The fix: add English keyword hints to category names in the prompt. "Performance (slow, lag, loading, crash, freeze)" resolves the language ambiguity quickly.
What Changes After You Have the Numbers
I've been building apps since 2014, and over that time my wallpaper apps accumulated over 50 million downloads across platforms. The instinct about what users want gets sharper with experience, but intuition and data don't always agree — and when they disagree, I've learned to take the data seriously.
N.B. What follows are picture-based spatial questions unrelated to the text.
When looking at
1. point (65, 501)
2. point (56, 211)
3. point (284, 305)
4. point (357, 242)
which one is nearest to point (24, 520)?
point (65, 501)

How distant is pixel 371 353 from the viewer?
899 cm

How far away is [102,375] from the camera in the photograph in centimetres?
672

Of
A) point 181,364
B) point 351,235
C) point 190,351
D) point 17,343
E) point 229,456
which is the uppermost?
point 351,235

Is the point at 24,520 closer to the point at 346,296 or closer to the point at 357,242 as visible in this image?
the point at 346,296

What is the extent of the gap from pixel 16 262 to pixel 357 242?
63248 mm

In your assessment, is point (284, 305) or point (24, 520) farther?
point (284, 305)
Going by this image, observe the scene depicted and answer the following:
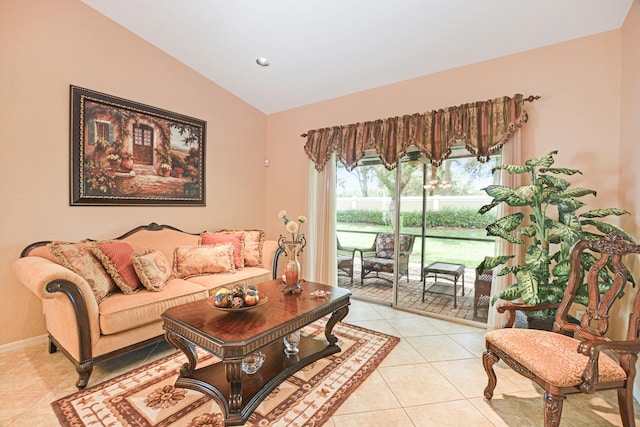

My grandfather was a carpenter of old Japanese temples. He used to say that reading wood takes time: you have to touch it, tap it, let it tell you what it's suited for. User feedback is a bit like that. The surface words aren't the whole story. This system doesn't replace the judgment call — the final decision about what to build is still mine — but it removes the noise that comes from reading emotionally charged reviews at midnight and convincing yourself that whatever bothered the loudest user this week is the most urgent problem in your app.
The feedback loop gets tighter too. After shipping a performance fix, you can run the analysis again two weeks later and see whether the scores actually moved. That feedback-to-data loop is what makes the difference between shipping improvements that matter and shipping improvements that feel good to ship.
Get your App Store Connect API key set up, pull your last month of reviews, and run the analysis. The first time you see the scored categories, there's usually a moment of "oh — that's what was actually going on." Start with that.
If you're running into App Store Connect API authentication issues specifically, the App Store Connect API authentication guide from Apple covers the JWT format in detail.